Humans living sustainably (without input from earth) on another planet? I'm very sceptical.

For any of this to happen, we need to prioritize our resources to these hugely expensive projects (in terms of energy and other resources), instead of using them to solve more local problems. We've been living the last couple of hundred years with ever increasing amounts of energy thanks to fossil fuels (millions of years of stored sunlight in an easily transported and very concentrated form!). Now that we've reached peak conventional/cheap oil, the amount of net energy (after extraction) available to us is bound to decrease for the foreseeable future*. This will be a very big hindrance to any sort of major off-planet living!

I also think this ever increasing supply of energy has fooled us into thinking that technology can solve anything. Sure, with an infinite amount of energy and enough time to develop the technology, much can be done (although a lot of the physics we've learnt also teaches us that there are hard limits to what can be done). But technology cannot substitute for energy!
::::::::::
ABOUT THIS EXERCISE:
Reproduce word for word the part of the passage on off-planet living from "Humans living sustainably" to "major off-planet living!". The lines here are separate material, unrelated to the passage on off-planet living.

INFORMATION PROVIDED:
::::::::::
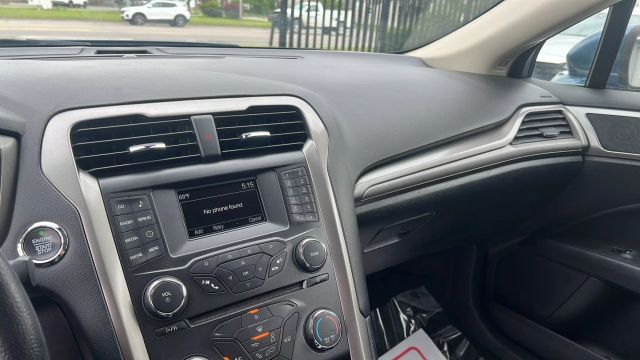 Vehicle image 22 of 22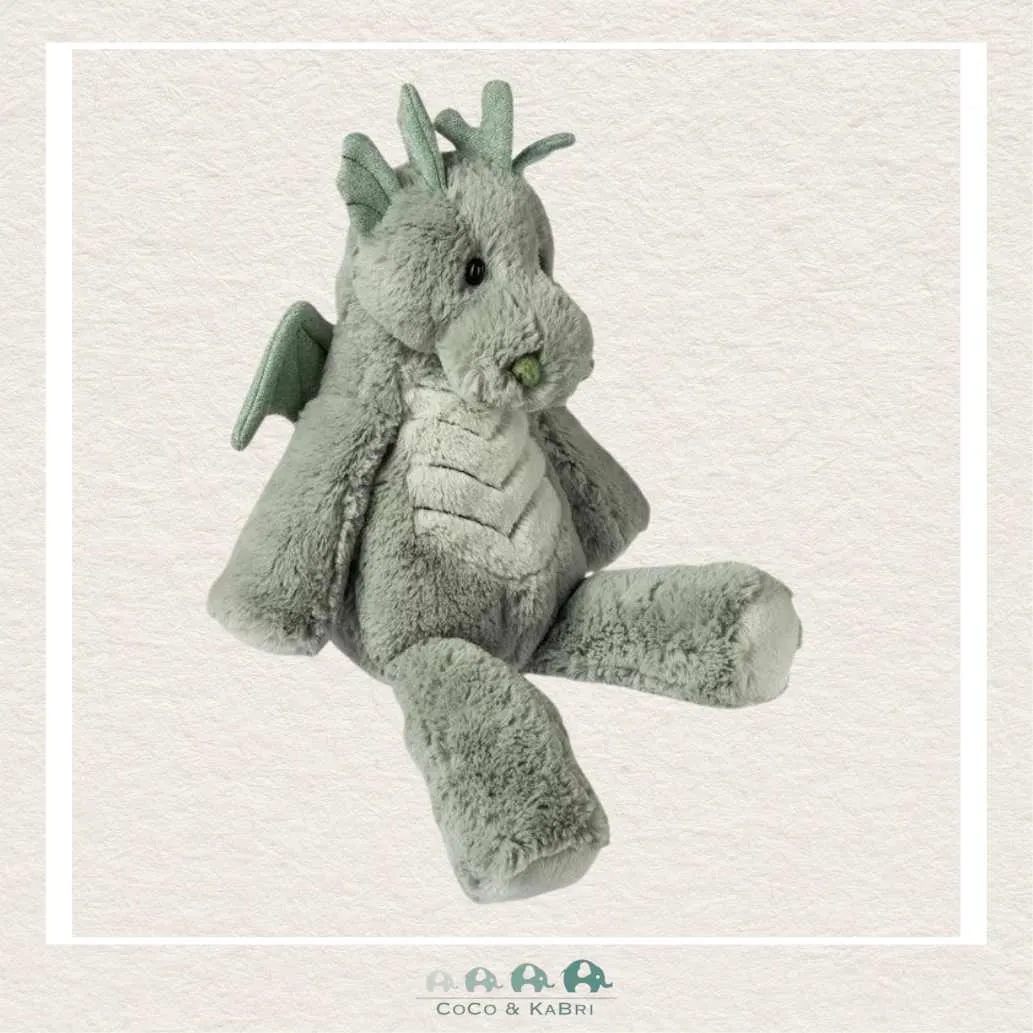 Mary Meyer: Marshmallow Zoo - Dragon - 13"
::::::::::
OUTPUT OF THE EXERCISE:
Humans living sustainably (without input from earth) on another planet? I'm very sceptical.

For any of this to happen, we need to prioritize our resources to these hugely expensive projects (in terms of energy and other resources), instead of using them to solve more local problems. We've been living the last couple of hundred years with ever increasing amounts of energy thanks to fossil fuels (millions of years of stored sunlight in an easily transported and very concentrated form!). Now that we've reached peak conventional/cheap oil, the amount of net energy (after extraction) available to us is bound to decrease for the foreseeable future*. This will be a very big hindrance to any sort of major off-planet living!